Start of DATA SUPPLIED

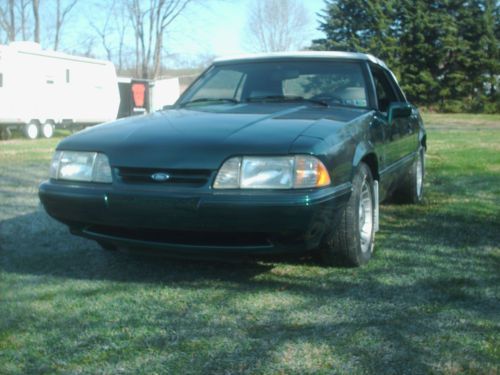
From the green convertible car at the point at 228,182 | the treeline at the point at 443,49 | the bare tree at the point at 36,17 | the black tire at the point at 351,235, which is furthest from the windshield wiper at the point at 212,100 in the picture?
the bare tree at the point at 36,17

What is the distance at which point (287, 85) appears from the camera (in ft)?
14.6

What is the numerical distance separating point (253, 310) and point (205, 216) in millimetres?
505

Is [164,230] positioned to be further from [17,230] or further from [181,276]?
[17,230]

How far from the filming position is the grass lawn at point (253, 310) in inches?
93.5

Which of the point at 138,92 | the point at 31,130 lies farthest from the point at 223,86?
the point at 138,92

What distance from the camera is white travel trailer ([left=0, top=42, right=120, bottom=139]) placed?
1875 cm

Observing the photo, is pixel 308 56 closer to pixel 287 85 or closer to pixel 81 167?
pixel 287 85

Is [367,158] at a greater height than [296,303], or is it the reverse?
[367,158]

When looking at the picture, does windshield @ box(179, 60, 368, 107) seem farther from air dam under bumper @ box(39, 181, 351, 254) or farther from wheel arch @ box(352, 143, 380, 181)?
air dam under bumper @ box(39, 181, 351, 254)

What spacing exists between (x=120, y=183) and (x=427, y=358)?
1721 mm

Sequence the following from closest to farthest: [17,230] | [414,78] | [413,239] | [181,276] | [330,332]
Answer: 1. [330,332]
2. [181,276]
3. [413,239]
4. [17,230]
5. [414,78]

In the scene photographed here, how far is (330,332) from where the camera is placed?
2.66 metres

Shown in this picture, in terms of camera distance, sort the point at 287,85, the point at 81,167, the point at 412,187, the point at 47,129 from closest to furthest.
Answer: the point at 81,167
the point at 287,85
the point at 412,187
the point at 47,129

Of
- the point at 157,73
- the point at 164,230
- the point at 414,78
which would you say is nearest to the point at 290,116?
the point at 164,230
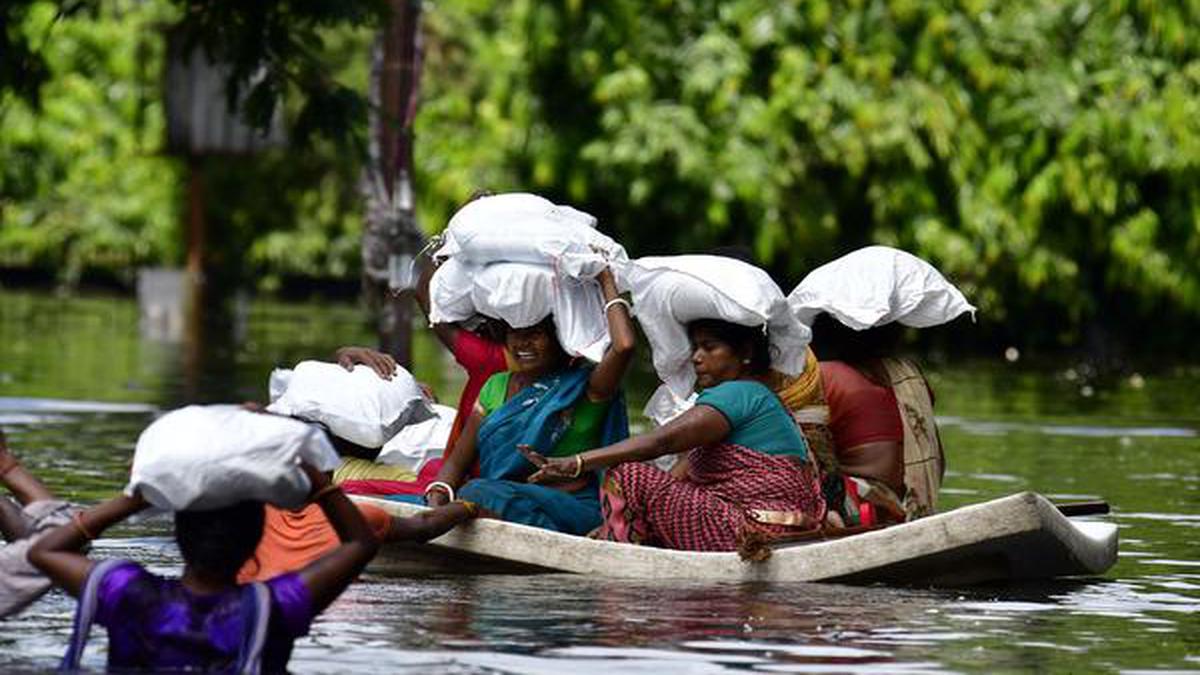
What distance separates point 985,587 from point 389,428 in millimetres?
2234

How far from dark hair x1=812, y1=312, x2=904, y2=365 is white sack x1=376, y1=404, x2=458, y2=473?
1.73 meters

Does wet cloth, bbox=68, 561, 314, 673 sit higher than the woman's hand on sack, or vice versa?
the woman's hand on sack

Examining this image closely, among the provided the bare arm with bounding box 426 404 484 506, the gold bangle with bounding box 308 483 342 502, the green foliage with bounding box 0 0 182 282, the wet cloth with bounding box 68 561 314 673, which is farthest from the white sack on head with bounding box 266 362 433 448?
the green foliage with bounding box 0 0 182 282

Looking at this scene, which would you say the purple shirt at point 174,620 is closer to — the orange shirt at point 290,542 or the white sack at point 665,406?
the orange shirt at point 290,542

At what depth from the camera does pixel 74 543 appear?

End of DATA SUPPLIED

Write out exactly the final stretch of the records: the line containing "Examining this image" and every line after it, through the last, and nothing else.

FINAL ANSWER:
Examining this image closely, among the provided the bare arm with bounding box 426 404 484 506, the gold bangle with bounding box 308 483 342 502, the green foliage with bounding box 0 0 182 282, the wet cloth with bounding box 68 561 314 673, which is farthest from the white sack on head with bounding box 266 362 433 448?
the green foliage with bounding box 0 0 182 282

Looking at this scene, which would you say the purple shirt at point 174,620 is closer to — the orange shirt at point 290,542 or the white sack at point 665,406?
the orange shirt at point 290,542

At what depth from the camera does pixel 74 543 appear?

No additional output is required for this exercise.